Trama est une exposition immersive qui traduit par l’espace des émotions que le français ne sait pas dire. Saudade, mamihlapinatapai, ya’aburnee : des sentiments universels que d’autres langues ont su capturer en un seul mot. Le parcours transforme chacun en un lieu que le corps traverse : la sensation d’abord, le mot ensuite. Sept espaces, 22 mots, 18 langues, une semaine au Centquatre-Paris. Projet de fin d’études (ESD, M2 Design Digital) présenté en candidature à la Fondation des Créatrices et Créateurs de Possibles.

BRIEF

Nous vivons tous des émotions que notre langue ne nomme pas. Le défi : les faire ressentir sans les expliquer. Trama devait concevoir un parcours qui guide sans prendre par la main, aucune signalétique, aucun sens interdit, l’ordre induit par ce qui se ressent et qui n’impose aucun récit. L’arc émotionnel suit la vie d’un lien (rencontre, fusion, distance, manque, fin, mémoire) sans jamais le définir : deux fils rouges peuvent être deux amants, deux amis d’enfance, un parent et un enfant. Le tout dans une enveloppe de 50 000 € et un calendrier de cinq mois, du dessin au démontage.

SOLUTION

Le parcours s’articule autour d’une typologie unique : un cylindre coiffé d’un dôme (Ø 4,50 m, H 3,90 m), en rails à placo cintrés et profilés aluminium. Une ossature simple, économique, démontable et réemployable. La forme s’altère et l’habillage change selon l’émotion : membrane opaline et aube pulsante pour Koi no yokan, miroirs et colonne de tulle pour Mamihlapinatapai, plancher de verre sur ciel de nuages pour Ya’aburnee, lit de galets et mer panoramique pour Saudade, module scellé et inaccessible pour Hasrat.

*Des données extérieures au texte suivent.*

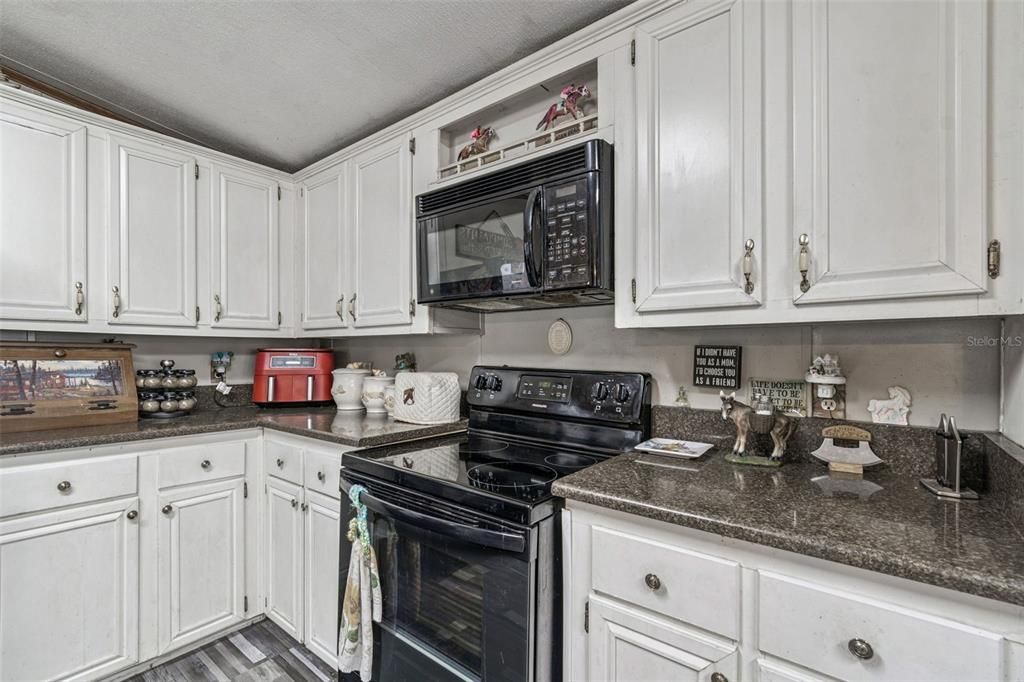 На продажу: $499,999 (4 спален, 2 ванн, 2322 Квадратных фут)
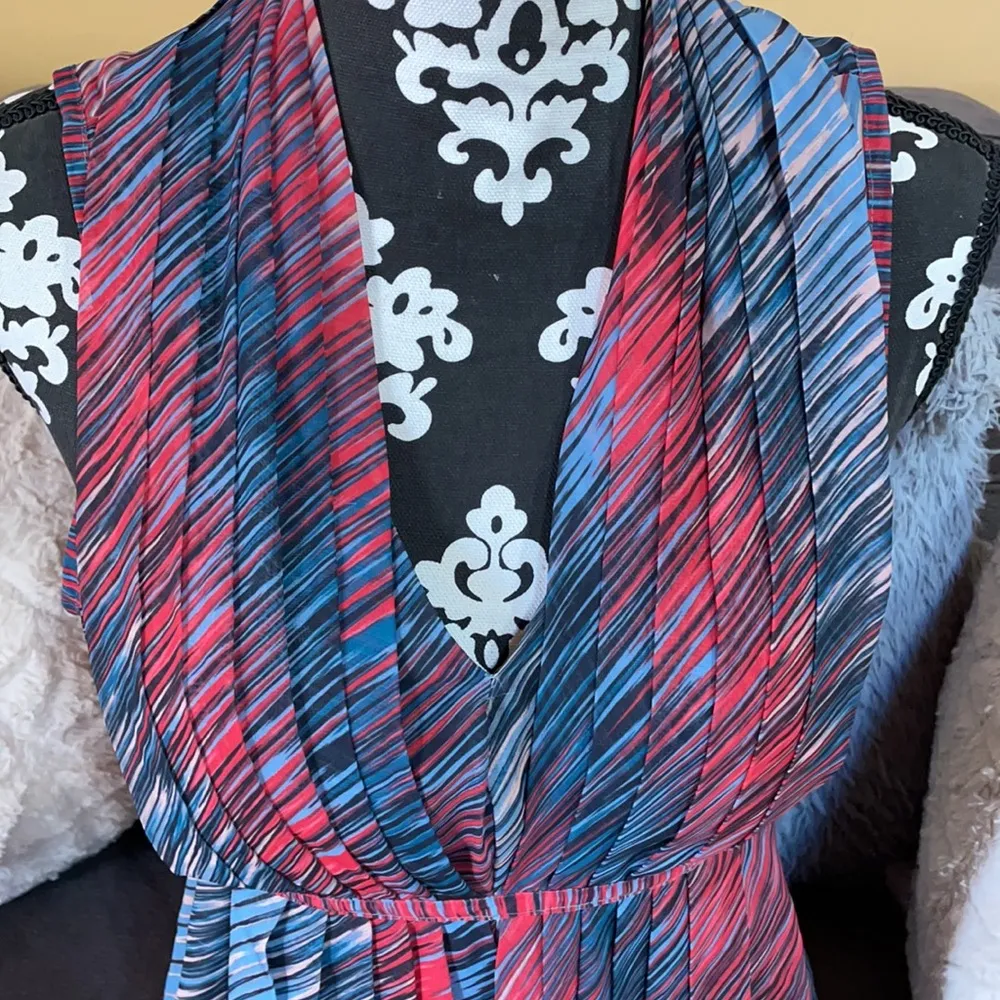 JENNIFER LOPEZ Colorful Tank Blouse Size Medium - Image 2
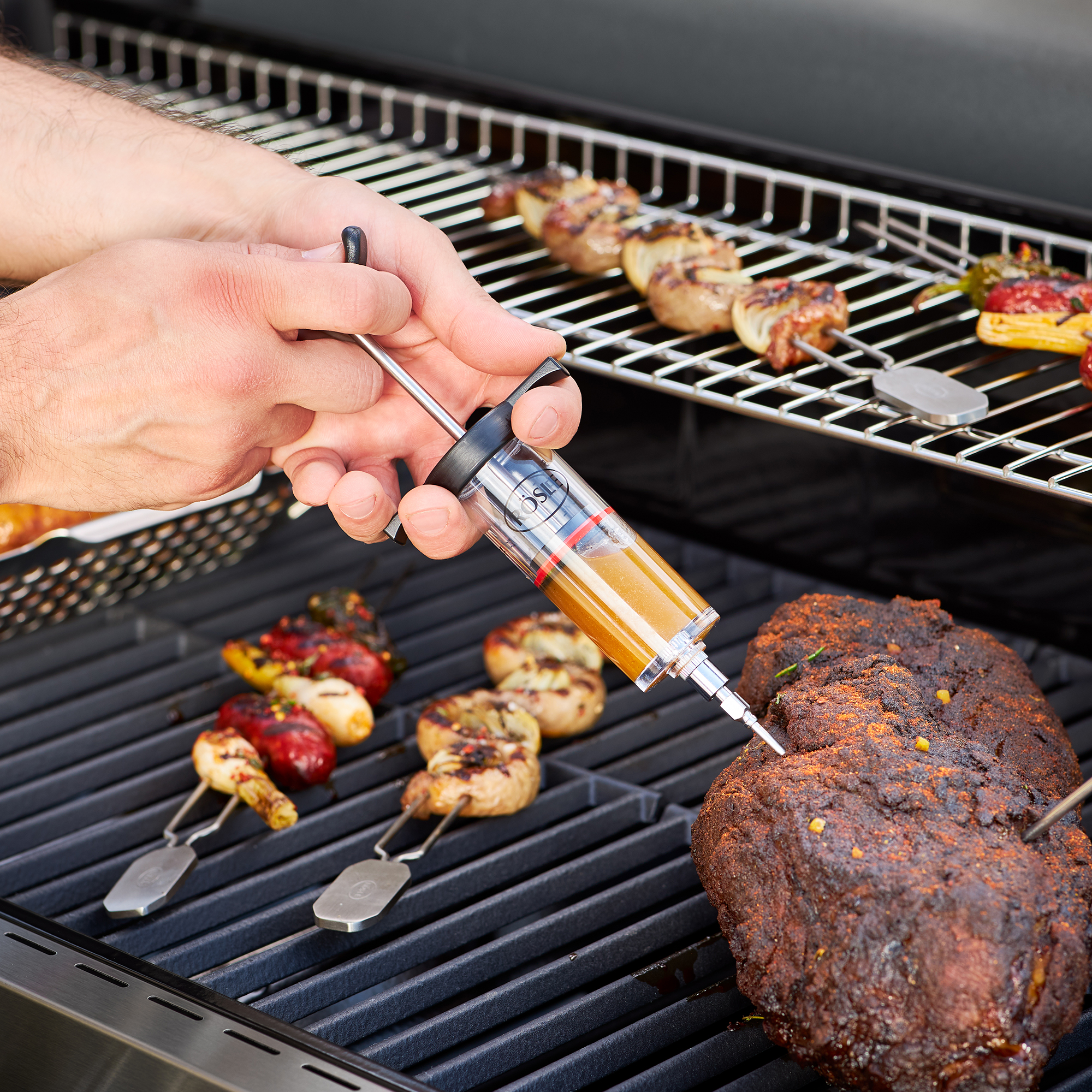 RÖSLE marinade syringe in action Marinating syringe is used to inject marinade into a piece of meat while barbecue skewers...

Deux fils narratifs traversent l’ensemble : un fil sonore (un cœur, deux cœurs, un cœur apaisé) et un fil physique : la chorégraphie des fils rouges suspendus au-dessus des têtes. L’épilogue, La Clairière, ouvre la seule interaction du parcours : chacun cueille un fil, y attache un mot ou une forme, et le noue à un arbre de métal. Jour après jour, la canopée rouge grandit : la trame collective de tous les passages. La faisabilité est démontrée : budget engagé de 47 700 € sous la dotation de 50 000 €, prototypes critiques dès septembre, montage en cinq jours, démontage en deux.

RÉSULTAT

Un dossier de candidature complet : concept, scénographie, plans, fiches techniques par module, cartels multilingues, budget et rétroplanning. Trama laisse derrière elle une canopée de fils noués par des inconnus, une structure démontable qui peut renaître ailleurs, et pour chaque visiteur, un mot de plus pour dire ce qu’il vivait déjà.